Bake at 250 to 300 degrees F for 1.5 hours. Cut into bar shapes, lift with a metal spatula, and turn the bars over. Return to oven and bake at 200 to 250 degrees F for about 2 hours or until fully dry. Low moisture content is what allows them to keep a long time. Seal in plastic bags. They keep for weeks at room temperature and many months if frozen.

Instead of raisins, use any combination of soft, dried fruit such as prunes or dates.

Add 2 cups of shredded apple, carrots, or zucchini. Add ½ c flour to balance the texture.

Substitute any combination of seeds or nuts for walnuts.

For more protein, add up to a cup of dry milk powder, use milk instead of water, or add one or two more eggs.

Press sesame seeds into the dough before baking.

Experiment with different amounts and types of ingredients. It’s a forgiving recipe.

Survive on less sugar
If my bars are an acquired taste, the main reason would be that they contain less sugar than commercial bars.
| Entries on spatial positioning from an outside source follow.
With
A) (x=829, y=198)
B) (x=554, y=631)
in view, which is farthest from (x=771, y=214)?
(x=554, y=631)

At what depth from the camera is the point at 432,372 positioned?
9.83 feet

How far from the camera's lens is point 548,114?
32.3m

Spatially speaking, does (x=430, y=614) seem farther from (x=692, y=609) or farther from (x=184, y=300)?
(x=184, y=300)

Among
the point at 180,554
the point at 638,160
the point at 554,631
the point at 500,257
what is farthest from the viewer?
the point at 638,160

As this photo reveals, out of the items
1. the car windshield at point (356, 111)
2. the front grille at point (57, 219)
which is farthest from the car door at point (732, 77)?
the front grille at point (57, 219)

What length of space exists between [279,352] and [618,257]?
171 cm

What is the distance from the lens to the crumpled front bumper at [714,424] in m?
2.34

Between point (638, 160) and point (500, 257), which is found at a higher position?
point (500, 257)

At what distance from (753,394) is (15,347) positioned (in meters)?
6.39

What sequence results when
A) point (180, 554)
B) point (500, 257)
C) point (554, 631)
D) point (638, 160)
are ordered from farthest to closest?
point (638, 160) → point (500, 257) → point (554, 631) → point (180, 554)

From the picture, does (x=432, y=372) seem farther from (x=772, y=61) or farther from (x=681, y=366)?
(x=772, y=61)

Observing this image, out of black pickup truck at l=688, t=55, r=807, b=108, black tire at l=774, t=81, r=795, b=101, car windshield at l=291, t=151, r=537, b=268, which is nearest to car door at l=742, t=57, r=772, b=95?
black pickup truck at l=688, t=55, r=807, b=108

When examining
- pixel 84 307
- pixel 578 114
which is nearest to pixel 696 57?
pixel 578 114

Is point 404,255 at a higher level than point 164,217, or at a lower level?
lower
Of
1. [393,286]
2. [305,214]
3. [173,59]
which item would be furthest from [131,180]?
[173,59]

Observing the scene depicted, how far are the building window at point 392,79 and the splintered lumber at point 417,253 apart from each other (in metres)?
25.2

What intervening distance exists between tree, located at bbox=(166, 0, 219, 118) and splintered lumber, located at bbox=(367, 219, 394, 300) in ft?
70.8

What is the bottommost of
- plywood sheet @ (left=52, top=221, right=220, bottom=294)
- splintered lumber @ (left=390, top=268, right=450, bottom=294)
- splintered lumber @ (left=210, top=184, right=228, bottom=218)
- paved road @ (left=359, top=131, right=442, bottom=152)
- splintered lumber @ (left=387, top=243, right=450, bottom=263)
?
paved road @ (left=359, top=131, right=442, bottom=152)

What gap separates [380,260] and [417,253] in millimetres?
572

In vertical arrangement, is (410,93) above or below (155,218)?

If you’re used to the sweetness of commercially prepared foods, a way to reduce your sugar intake would be to cut out the commercial products and make your own, gradually reducing the sugar over time.

In 2017, I took my bars to several places in North America, South America, and Europe. I didn’t just survive—I thrived.

Pat Teti was a research scientist with the BC government for 18 years and has always enjoyed making things.